For a junior developer, it’s akin to a senior developer who does pair programming with him/her 24/7. GPT-5 does not merely write code-it teaches as well. It provides explanations, alternative approaches, and best practices with every solution.
For senior developers, it’s like having a super-knowledgeable colleague who has read every piece of documentation, tutorial, and Stack Overflow thread. In turn, these GPT-5 software development functionalities allow senior developers to free their minds for architecture and creative problem-solving.
What impressed me most was not the GPT-5 coding model generating boilerplate but strategic thinking. When I had it help me design a database schema, it thought about:
This kind of thorough thinking is the key to being able to set GPT-5 apart from its predecessors.
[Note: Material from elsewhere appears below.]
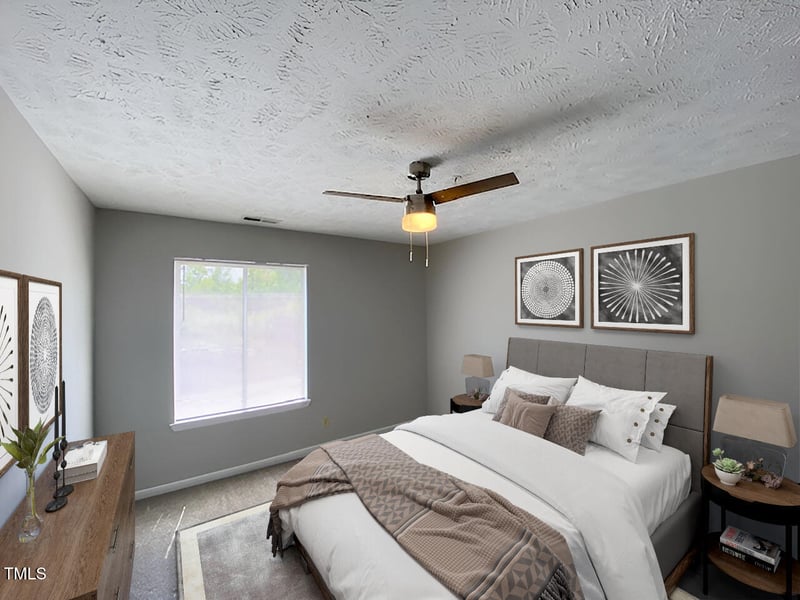 3392 Galleria Dr #13, Fayetteville, NC 28303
After extensive testing, here are my recommendations for maximizing GPT-5 powers:

The GPT-5 400k context window is a real game-changer. Upload your entire project structure and ask for:

Having deep dived into it, my strong opinion is that the whole GPT-5 trending buzz is pretty much justified. It is a great development experience for truly futuristic developments that combine GPT-5 features: enormous context window, multimodal, and advanced reasoning.
Incredible is the fact that we have free access to GPT-5 through Cursor during this launch phase. If you are a developer and haven’t tried this, you are missing out on what can potentially be the highest productivity boost.